Background: Melanogenesis is a process of melanin synthesis, which is a primary response for the pigmentation of human skin. Tyrosinase is a key enzyme, which catalyzes a ratelimiting step of the melanin formation. Natural products have shown potent inhibitors, but some of these possess toxicity. Numerous synthetic inhibitors have been developed in recent years may lead to the potent anti– tyrosinase agents.

Objective: A number of 4-hydroxy-N'-methylenebenzohydrazide analogues with related structure to chalcone and tyrosine were constructed with various substituents at the benzyl ring of the molecule and evaluate as a tyrosinase inhibitor. In addition, computational analysis and metal chelating potential have been evaluated.

Methods: Design and synthesized compounds were evaluated for activity against mushroom tyrosinase. The metal chelating capacity of the potent compound was examined using the mole ratio method. Molecular docking of the synthesized compounds was carried out into the tyrosine active site.

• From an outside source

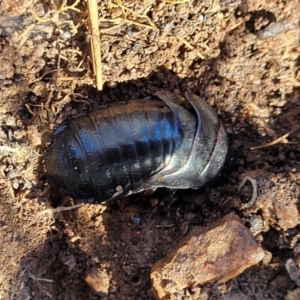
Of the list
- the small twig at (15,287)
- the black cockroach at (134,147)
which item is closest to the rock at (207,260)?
the black cockroach at (134,147)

Results: Novel 4-hydroxy-N'-methylenebenzohydrazide derivatives were synthesized. The two compounds 4c and 4g showed an IC50 near the positive control, led to a drastic inhibition of tyrosinase. Confirming in vitro results were performed via the molecular docking analysis demonstrating hydrogen bound interactions of potent compounds with histatidine-Cu+2 residues with in the active site. Kinetic study of compound 4g showed competitive inhibition towards tyrosinase. Metal chelating assay indicates the mole fraction of 1:2 stoichiometry of the 4g-Cu2+ complex.

Conclusion: The findings in the present study demonstrate that 4-Hydroxy-N'- methylenebenzohydrazide scaffold could be regarded as a bioactive core inhibitor of tyrosinase and can be used as an inspiration for further studies in this area.

背景：黑色素生成是黑色素合成的过程，是人类皮肤色素沉着的主要反应。酪氨酸酶是关键酶，其催化黑色素形成的限速步骤。天然产物显示出有效的抑制剂，但其中一些具有毒性。近年来已经开发出许多合成抑制剂，可能导致有效的抗酪氨酸酶药物。

目的：构建了一些与查尔酮和酪氨酸相关结构的4-羟基-N'-亚甲基苯并肼类似物，该类似物在分子的苄环上带有多个取代基，并被用作酪氨酸酶抑制剂。另外，已经评估了计算分析和金属螯合潜力。

方法：评估设计和合成的化合物对蘑菇酪氨酸酶的活性。使用摩尔比方法检查有效化合物的金属螯合能力。合成化合物的分子对接在酪氨酸活性位点进行。

结果：合成了新型的4-羟基-N'-亚甲基苯并肼衍生物。两种化合物4c和4g在阳性对照附近显示出IC50，导致酪氨酸酶的强烈抑制。通过分子对接分析证实了体外结果，证明了有效化合物与带有活性位点的Histatidine-Cu + 2残基的氢键相互作用。化合物4g的动力学研究表明对酪氨酸酶具有竞争性抑制作用。金属螯合测定表明4g-Cu2 +配合物的化学计量比为1：2的摩尔分数。

结论：本研究结果表明4-羟基-N'-亚甲基苯并肼基支架可被视为酪氨酸酶的生物活性核心抑制剂，可为该领域的进一步研究提供灵感。